É fundamental compreender o papel da Câmara Municipal, conhecer a trajetória de candidatas/os e votar para interferir na qualidade da representação
(Por Homero Costa)
Nas eleições de novembro de 2020 deverão ser eleitos (em algumas cidades, reeleitos) 5.569 prefeitos e mais de 50 mil vereadores. Assim, é importante entender os respectivos papéis. Muitos – inclusive candidato(a)s – desconhecem não apenas sua história, como principalmente o que faz o Poder Legislativo, em especial em nível municipal. E o desconhecimento facilita a enganação em especial em períodos eleitorais, com candidatos prometendo o que não podem cumprir porque não são de suas atribuições e competências.
Vereadores (as) integram as Câmaras Municipais, que foram criadas no Brasil colônia em função da necessidade da coroa portuguesa em controlar e organizar as cidades e vilas que se desenvolviam. A primeira foi formada em 1532, quando a capitania de São Vicente é elevada à condição de Vila (Em 1530 chegou ao Brasil à primeira expedição colonizadora, chefiada por Martim Afonso de Sousa). Em Natal, foi formada em 1611 (com o nome de Senado da Câmara)
Suas composições variaram do período colonial à República. No Brasil Colônia, eram compostas por três ou quatro vereadores, denominados como “homens bons”, que eram não apenas ricos (proprietários de terras) como homens: as mulheres eram excluídas e só foram ter direito a voto no Código Eleitoral Provisório de 24 de fevereiro de 1932, ainda com restrições (se casadas, com autorização dos maridos, e as viúvas e solteiras deveriam comprovar ter renda própria). Com a Constituição de 1934, acabaram-se estas restrições. Além das mulheres, pobres, escravos, judeus, estrangeiros e degredados não podiam ser eleitores, nem muito menos eleitos.
Na colônia, as Câmaras Municipais eram presididas pelo juiz ordinário. Como deveriam seguir as determinações da coroa portuguesa, representada pelo governador-geral, caso criassem leis que contrariassem os interesses de Portugal, havia intervenção e a Câmara era deposta e substituída (casos raros).
O processo eleitoral era indireto: os votantes escolhiam os eleitores que determinariam a escolha dos nomes, com mandato de três anos.
No livro Fiscais e meirinhos: a administração no Brasil colonial (Rio de Janeiro: Editora Nova Fronteira, 1985) resultado de uma pesquisa coordenada por Graça Salgado (Arquivo Nacional) há uma minuciosa reconstituição do sistema administrativo nos períodos colonial, monárquico e republicano.

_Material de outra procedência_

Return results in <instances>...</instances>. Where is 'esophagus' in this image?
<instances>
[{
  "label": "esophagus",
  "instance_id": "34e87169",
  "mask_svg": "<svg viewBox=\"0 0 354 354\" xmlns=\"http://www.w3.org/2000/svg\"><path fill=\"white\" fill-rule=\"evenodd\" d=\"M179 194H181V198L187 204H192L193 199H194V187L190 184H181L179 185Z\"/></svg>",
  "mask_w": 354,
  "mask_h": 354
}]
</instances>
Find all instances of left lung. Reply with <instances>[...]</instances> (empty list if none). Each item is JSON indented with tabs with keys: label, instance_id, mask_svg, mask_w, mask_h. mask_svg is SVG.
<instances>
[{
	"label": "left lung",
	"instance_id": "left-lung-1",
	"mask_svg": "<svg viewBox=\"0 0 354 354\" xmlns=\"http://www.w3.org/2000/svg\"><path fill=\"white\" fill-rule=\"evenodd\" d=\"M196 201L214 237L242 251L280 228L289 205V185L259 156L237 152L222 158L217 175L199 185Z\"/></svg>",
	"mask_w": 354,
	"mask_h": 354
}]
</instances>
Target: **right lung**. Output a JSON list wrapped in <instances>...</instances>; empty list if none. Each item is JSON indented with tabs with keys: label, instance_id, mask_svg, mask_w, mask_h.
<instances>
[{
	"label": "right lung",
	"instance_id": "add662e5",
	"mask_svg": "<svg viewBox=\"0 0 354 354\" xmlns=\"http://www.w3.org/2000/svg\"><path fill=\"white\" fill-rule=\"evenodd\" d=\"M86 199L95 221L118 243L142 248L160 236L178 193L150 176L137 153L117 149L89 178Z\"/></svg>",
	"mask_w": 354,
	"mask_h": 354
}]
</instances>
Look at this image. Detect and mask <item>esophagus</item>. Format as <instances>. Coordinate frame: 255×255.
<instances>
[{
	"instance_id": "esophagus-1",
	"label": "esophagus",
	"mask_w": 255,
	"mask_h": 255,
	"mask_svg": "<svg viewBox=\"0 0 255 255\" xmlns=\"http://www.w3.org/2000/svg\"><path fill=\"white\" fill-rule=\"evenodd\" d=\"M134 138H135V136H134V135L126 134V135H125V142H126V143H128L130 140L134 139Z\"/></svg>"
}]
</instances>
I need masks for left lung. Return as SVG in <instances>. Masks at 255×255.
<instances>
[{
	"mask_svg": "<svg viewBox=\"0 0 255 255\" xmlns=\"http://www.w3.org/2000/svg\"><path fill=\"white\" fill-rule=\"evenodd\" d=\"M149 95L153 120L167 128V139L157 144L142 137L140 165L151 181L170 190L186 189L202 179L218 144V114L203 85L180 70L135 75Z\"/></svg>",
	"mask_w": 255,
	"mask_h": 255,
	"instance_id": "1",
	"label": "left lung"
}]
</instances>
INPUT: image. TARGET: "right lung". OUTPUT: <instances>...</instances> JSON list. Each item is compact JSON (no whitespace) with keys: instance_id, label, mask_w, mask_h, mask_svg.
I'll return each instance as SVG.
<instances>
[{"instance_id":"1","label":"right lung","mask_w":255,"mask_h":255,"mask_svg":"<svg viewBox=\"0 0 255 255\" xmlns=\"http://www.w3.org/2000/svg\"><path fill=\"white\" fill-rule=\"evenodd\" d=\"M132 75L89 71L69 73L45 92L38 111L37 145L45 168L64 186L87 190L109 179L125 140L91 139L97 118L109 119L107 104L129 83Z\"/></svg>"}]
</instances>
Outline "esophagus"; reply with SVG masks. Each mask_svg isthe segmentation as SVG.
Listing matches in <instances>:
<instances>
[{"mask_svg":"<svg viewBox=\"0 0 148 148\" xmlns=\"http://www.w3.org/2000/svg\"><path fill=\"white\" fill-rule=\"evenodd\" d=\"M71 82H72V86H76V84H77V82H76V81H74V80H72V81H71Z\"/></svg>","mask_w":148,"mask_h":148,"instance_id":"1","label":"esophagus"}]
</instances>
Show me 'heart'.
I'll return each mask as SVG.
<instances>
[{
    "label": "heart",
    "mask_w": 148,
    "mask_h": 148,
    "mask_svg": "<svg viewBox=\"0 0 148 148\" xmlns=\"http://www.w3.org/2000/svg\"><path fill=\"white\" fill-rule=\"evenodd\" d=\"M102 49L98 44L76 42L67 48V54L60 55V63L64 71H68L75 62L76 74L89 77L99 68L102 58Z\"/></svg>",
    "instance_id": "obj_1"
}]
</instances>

Em relação às Câmaras Municipais no período colonial, cabia aos vereadores entre outras funções, a de determinar os impostos, fiscalizar os oficiais da municipalidade e a aplicação da lei pelos juízes ordinários, zelar pelas obras e pelos bens do lugar, vistoriar as contas do procurador e do tesoureiro, determinar os preços de alguns produtos etc. (p. 132-133).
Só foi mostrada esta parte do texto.